_Texte cité_.

La Garde à Solférino
24 juin 1859
Rapport du Maréchal Saint Jean d'Angely, commadant le corps de la Garde.
Cavriana, le 25 juin 1859.
Sire,
Le 24 juin, la Garde Impériale était campée, les deux divisions d'infanterie à Montechiaro, les huit batteries d'artillerie ct la division de cavalerie à Castelnedolo. Votre Majesté lui donna l'ordre de partir de ces deux positions pour se rendre à Castiglione. L'infanterie partit de Montechiaro à cinq heures du matin, l'artillerie partit à la même heure de Castelnedolo et rejoignit la gauche des deux divisions d'infanterie à Castiglione, vers sept heures moins un quart. La division de cavalerie ne devait partir qu'à neuf heures du matin de Castelnedolo et marcher librement afin de ménager ses chevaux.
Vers six heures du matin, une canonnade bien nourrie s'engagea avec l'ennemi, qui avait pris position au delà de Castiglione et s'était décidé à livrer bataille. Votre Majesté ordonna alors à la garde d'accélérer son mouvement. L'ordre fut expédié de suite à la cavalerie de partir avant l'heure qui lui avait été désignée : à huit heures, elle put monter à cheval, et, vers neuf heures et demie, elle arriva sur le lieu du combat, où elle fut mise à la disposition de M. le maréchal de Mac-Mahon, d'après les ordres de Votre Majesté. Les deux divisions d'infanterie de la garde avaient débouché à Castiglione par la route de Guidizzolo; mais Votre Majesté, ayant jugé que le point décisif de la bataille était l'enlèvement de la position de Solferino, vivement défendue par l'ennemi, donna l'ordre à sa Garde de se porter à gauche, afin de se trouver en situation d'appuyer l'attaque du maréchal Baraguey-d'Hilliers contre Solferino.
L'Empereur engage la garde à Solférino - Yvon -
RMN
La division de voltigeurs, commandée par le général Camou, fut placée en ligne déployée derrière le 1er corps, et, à 500 mètres en arrière, la division Mellinet fut formée en colonne double par division à distance de déploiement. La division Forey ayant éprouvé des pertes sensibles dans l'attaque de la position del Monte, la brigade Manèque, composée des chasseurs à pied de la garde, des 1er et 2e voltigeurs, fut portée à son secours et enleva ces positions aux cris de Vive l'empereur ! Au même moment, deux bataillons du 2e voltigeurs, lancés sur la tour et le couvent de Solferino, les enlevèrent avec un remarquable élan.

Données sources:
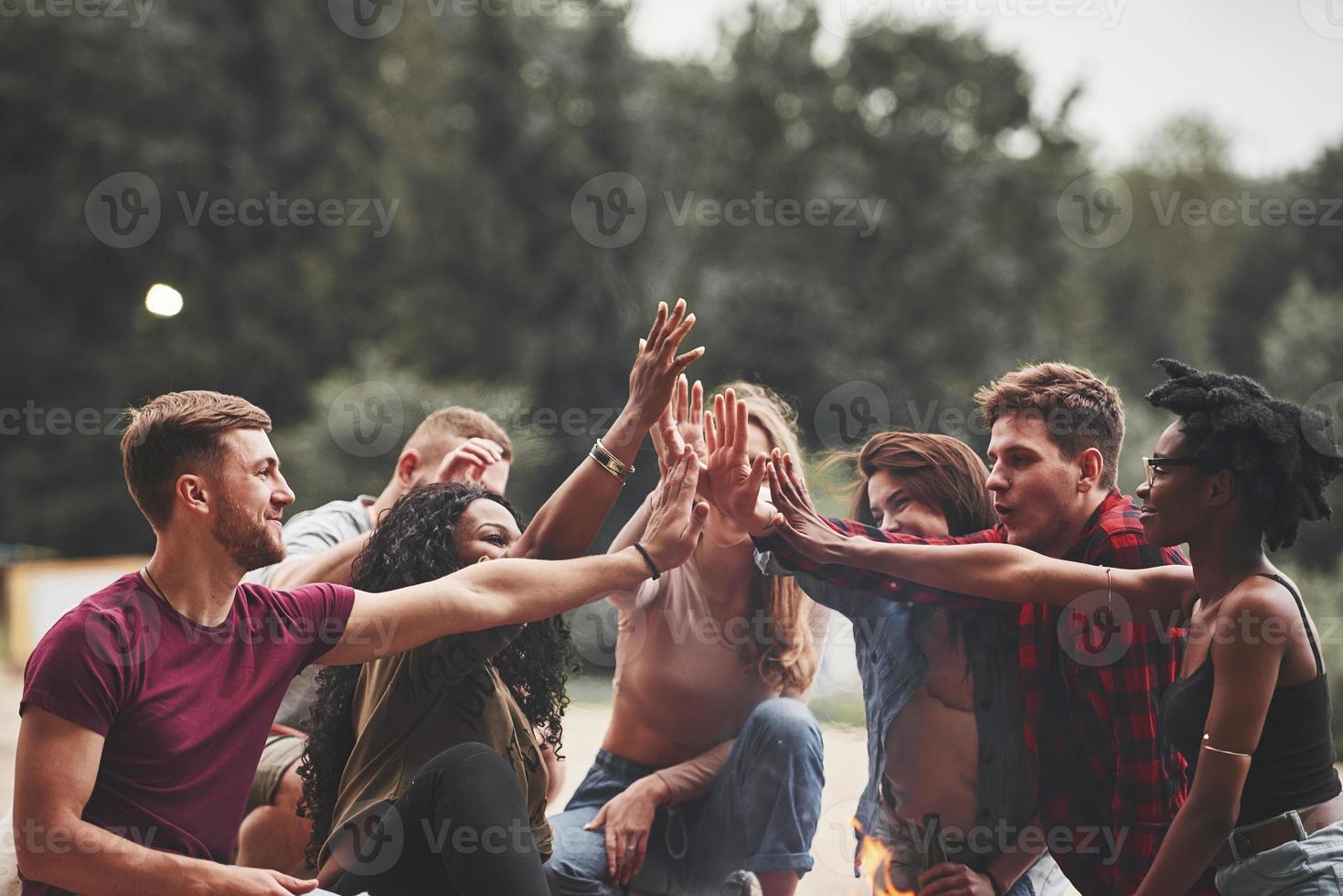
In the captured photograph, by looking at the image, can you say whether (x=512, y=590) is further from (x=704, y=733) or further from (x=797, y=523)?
(x=704, y=733)

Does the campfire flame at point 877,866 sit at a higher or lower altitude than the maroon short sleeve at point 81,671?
lower

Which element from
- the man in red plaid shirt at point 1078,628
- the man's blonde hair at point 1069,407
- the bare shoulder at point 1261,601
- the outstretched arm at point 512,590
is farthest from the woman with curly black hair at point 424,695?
the bare shoulder at point 1261,601

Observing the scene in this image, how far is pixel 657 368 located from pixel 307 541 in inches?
57.7

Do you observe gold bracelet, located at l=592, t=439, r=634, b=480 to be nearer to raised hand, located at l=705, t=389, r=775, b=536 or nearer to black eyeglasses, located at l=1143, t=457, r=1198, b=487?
raised hand, located at l=705, t=389, r=775, b=536

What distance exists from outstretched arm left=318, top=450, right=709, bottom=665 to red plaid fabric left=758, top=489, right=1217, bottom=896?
27 cm

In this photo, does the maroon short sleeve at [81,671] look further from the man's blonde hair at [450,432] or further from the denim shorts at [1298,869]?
the denim shorts at [1298,869]

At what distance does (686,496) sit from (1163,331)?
777 inches

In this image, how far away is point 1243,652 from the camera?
2697mm

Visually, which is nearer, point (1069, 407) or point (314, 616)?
point (314, 616)

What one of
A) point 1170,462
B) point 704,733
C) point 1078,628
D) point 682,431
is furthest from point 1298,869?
point 682,431

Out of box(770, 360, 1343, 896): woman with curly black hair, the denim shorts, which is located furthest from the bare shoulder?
the denim shorts

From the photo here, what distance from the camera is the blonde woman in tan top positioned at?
3475 mm

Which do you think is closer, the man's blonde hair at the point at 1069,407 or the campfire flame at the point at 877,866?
the man's blonde hair at the point at 1069,407

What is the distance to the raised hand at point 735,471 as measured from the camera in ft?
10.8
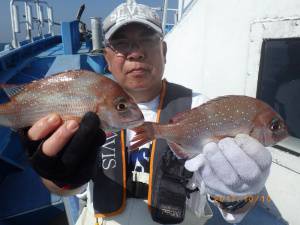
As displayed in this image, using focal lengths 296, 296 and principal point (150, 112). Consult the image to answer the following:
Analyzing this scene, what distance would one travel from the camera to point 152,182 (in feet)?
7.39

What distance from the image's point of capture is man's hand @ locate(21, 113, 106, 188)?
1.66 m

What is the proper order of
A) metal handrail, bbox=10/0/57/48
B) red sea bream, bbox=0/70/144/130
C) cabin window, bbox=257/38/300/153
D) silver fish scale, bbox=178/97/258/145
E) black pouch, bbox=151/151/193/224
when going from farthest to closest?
metal handrail, bbox=10/0/57/48 → cabin window, bbox=257/38/300/153 → black pouch, bbox=151/151/193/224 → silver fish scale, bbox=178/97/258/145 → red sea bream, bbox=0/70/144/130

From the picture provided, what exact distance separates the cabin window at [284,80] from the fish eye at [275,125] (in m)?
0.91

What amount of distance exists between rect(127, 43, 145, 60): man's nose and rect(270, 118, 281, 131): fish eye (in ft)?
3.44

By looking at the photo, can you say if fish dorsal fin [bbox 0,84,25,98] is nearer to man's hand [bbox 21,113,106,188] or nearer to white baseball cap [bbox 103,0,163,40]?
man's hand [bbox 21,113,106,188]

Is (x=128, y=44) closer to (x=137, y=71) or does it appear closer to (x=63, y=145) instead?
(x=137, y=71)

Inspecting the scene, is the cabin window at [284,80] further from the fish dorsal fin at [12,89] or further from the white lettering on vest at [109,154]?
the fish dorsal fin at [12,89]

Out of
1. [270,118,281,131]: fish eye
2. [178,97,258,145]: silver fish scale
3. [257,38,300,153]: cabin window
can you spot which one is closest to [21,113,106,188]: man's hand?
[178,97,258,145]: silver fish scale

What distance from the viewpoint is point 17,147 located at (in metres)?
4.68

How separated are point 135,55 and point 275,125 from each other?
1.10 metres

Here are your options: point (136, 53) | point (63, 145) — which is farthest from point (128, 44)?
point (63, 145)

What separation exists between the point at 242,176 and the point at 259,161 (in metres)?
0.13

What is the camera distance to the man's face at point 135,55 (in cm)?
227

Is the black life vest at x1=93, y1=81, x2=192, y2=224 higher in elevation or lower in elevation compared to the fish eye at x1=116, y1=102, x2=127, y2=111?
lower
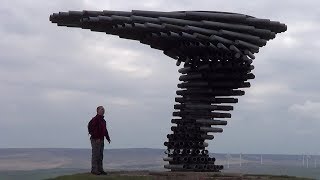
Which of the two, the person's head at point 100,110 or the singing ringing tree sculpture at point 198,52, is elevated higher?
the singing ringing tree sculpture at point 198,52

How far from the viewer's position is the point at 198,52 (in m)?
21.9

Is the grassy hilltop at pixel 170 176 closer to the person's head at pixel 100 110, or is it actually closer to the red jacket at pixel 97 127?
the red jacket at pixel 97 127

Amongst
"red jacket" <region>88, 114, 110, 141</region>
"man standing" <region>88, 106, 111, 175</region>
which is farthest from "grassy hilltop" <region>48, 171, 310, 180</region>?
"red jacket" <region>88, 114, 110, 141</region>

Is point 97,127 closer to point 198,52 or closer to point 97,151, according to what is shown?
point 97,151

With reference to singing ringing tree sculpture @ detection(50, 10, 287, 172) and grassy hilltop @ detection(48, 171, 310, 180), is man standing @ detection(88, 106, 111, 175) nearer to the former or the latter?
grassy hilltop @ detection(48, 171, 310, 180)

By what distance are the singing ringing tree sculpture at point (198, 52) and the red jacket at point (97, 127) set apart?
11.7ft

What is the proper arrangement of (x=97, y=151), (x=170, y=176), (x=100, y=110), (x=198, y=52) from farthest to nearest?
(x=198, y=52)
(x=170, y=176)
(x=97, y=151)
(x=100, y=110)

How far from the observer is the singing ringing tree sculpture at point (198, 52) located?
2100 centimetres

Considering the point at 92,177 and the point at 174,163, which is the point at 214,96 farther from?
the point at 92,177

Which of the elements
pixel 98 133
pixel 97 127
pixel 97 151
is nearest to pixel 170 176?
pixel 97 151

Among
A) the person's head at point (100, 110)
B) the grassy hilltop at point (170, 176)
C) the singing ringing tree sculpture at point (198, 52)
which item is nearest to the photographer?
the person's head at point (100, 110)

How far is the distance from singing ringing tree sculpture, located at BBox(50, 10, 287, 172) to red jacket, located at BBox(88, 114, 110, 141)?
11.7ft

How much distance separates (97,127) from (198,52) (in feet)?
16.2

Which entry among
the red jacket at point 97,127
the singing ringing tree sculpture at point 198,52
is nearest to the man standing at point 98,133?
the red jacket at point 97,127
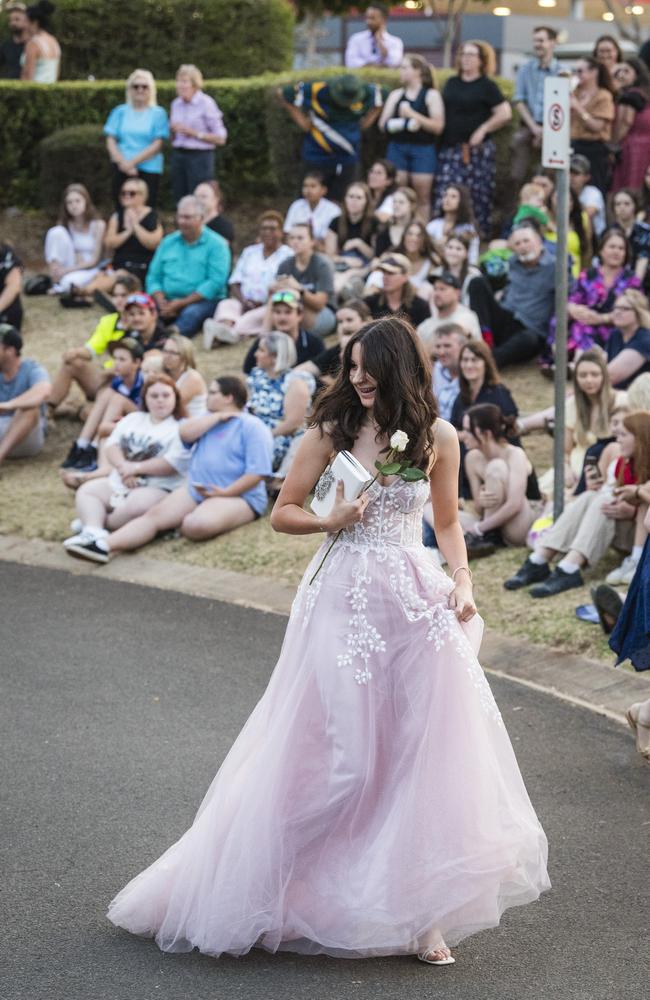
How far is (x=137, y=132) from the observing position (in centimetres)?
1617

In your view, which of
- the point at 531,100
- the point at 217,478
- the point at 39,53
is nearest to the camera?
the point at 217,478

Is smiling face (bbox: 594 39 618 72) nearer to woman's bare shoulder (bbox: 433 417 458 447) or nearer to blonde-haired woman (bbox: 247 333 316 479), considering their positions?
blonde-haired woman (bbox: 247 333 316 479)

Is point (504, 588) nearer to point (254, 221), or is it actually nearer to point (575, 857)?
point (575, 857)

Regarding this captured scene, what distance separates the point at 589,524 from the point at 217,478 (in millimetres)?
2897

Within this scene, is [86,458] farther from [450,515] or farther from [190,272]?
[450,515]

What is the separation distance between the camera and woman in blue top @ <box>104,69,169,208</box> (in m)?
16.1

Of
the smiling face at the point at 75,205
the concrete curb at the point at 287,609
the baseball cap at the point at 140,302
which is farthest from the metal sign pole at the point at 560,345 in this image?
the smiling face at the point at 75,205

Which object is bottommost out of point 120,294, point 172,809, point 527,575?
point 527,575

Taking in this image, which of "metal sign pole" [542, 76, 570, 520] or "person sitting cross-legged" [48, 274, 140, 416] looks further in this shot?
"person sitting cross-legged" [48, 274, 140, 416]

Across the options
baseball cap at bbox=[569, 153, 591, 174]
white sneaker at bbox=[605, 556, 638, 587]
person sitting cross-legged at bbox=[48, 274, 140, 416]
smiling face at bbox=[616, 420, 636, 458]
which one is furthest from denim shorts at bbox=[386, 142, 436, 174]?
white sneaker at bbox=[605, 556, 638, 587]

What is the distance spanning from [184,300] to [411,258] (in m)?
2.63

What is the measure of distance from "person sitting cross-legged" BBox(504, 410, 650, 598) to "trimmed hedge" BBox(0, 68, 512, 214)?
9.69m

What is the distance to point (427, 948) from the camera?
14.9ft

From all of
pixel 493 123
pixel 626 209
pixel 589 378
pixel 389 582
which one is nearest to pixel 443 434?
pixel 389 582
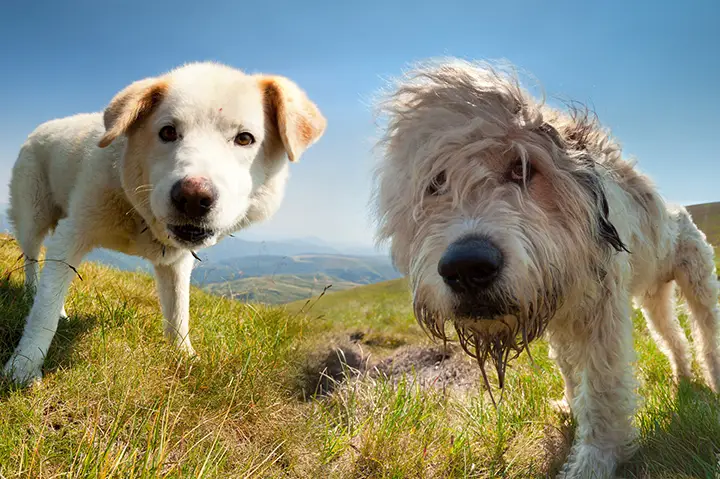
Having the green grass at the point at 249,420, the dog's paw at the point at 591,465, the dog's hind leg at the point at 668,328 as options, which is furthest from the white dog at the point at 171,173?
the dog's hind leg at the point at 668,328

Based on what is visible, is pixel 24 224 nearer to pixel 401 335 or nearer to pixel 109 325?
pixel 109 325

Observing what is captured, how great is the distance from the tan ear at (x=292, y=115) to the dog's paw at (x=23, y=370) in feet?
7.80

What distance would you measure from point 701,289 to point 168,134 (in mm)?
4878

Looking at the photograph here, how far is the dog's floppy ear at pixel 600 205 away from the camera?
265cm

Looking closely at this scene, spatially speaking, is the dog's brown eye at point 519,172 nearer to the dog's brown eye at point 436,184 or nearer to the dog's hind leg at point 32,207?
the dog's brown eye at point 436,184

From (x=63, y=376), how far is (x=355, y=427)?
198 cm

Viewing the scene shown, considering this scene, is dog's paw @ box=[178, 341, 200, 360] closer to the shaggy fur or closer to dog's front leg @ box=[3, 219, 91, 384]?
dog's front leg @ box=[3, 219, 91, 384]

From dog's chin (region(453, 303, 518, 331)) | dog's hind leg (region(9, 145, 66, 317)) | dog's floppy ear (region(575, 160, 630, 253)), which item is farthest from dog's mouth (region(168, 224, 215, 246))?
dog's floppy ear (region(575, 160, 630, 253))

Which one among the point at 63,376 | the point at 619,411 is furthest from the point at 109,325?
the point at 619,411

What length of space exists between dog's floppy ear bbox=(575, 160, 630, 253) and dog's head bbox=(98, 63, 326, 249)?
234cm

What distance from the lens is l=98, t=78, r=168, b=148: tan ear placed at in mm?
3652

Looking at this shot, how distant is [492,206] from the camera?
2443mm

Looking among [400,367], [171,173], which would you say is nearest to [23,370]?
[171,173]

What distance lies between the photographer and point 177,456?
275cm
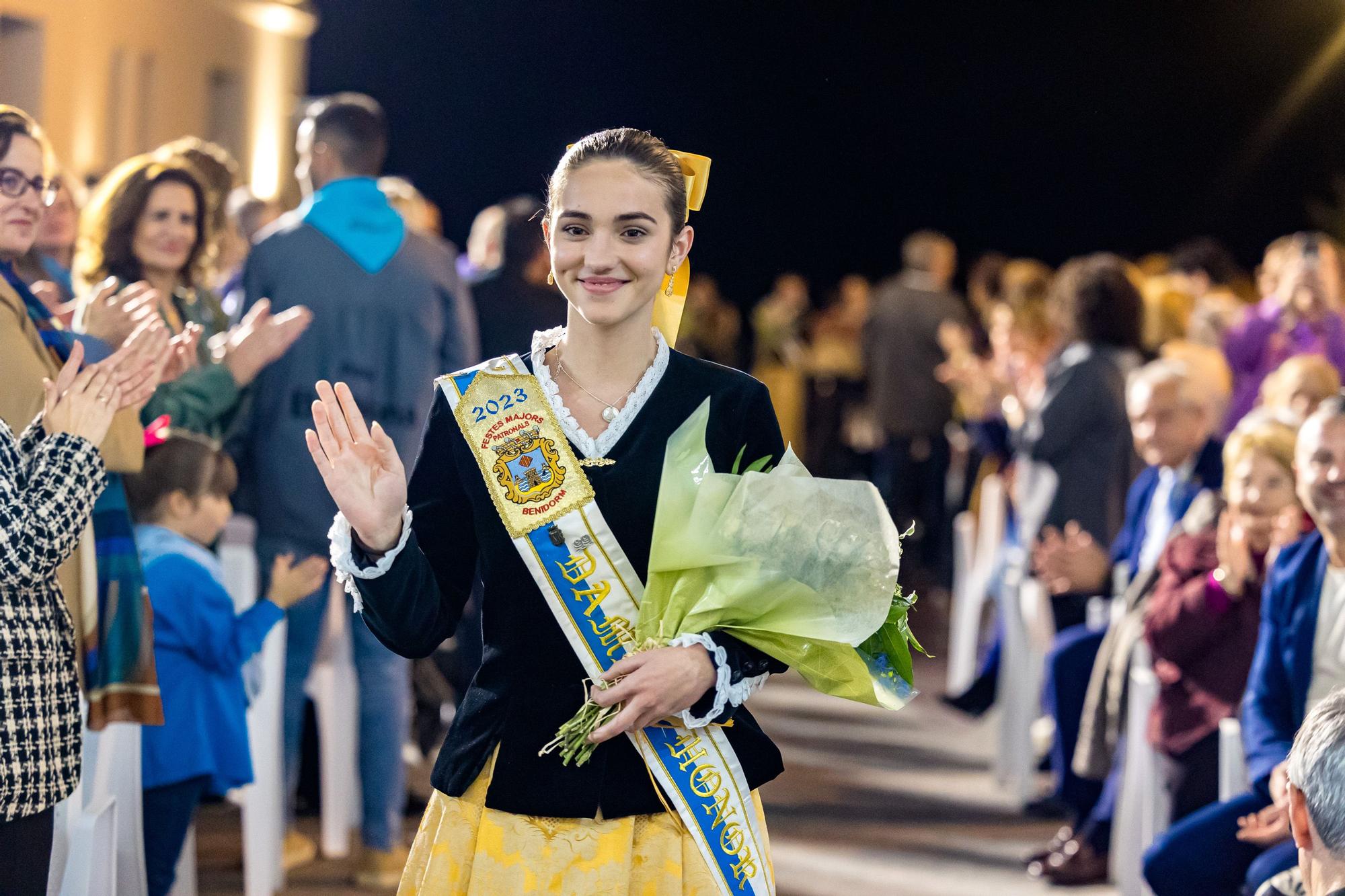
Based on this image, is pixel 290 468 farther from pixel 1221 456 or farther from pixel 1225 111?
pixel 1225 111

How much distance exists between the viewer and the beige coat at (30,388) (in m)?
2.33

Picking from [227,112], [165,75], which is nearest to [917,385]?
[165,75]

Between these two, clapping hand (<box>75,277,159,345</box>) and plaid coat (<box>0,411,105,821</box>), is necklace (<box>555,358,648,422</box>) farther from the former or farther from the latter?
clapping hand (<box>75,277,159,345</box>)

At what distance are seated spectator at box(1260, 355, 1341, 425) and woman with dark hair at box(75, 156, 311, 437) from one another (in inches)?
91.8

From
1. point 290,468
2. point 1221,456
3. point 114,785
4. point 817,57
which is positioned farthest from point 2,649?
point 817,57

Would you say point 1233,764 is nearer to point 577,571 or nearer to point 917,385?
point 577,571

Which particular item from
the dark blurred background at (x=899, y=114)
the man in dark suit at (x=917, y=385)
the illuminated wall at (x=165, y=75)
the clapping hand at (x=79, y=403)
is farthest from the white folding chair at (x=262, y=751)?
the dark blurred background at (x=899, y=114)

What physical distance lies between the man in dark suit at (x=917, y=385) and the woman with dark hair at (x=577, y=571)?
691 cm

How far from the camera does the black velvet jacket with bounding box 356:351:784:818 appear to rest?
177cm

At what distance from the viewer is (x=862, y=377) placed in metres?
10.8

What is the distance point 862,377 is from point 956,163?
484 cm

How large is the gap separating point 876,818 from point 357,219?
2120 millimetres

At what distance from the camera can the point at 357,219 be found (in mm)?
3896

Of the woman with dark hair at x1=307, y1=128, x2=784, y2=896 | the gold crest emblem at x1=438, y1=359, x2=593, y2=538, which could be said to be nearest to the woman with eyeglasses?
the woman with dark hair at x1=307, y1=128, x2=784, y2=896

_Objectif_. Selon le rapport sur la Garde à Solférino, à quelle heure l'infanterie quitta-t-elle Montechiaro le 24 juin ?

_Résultat_. À cinq heures du matin.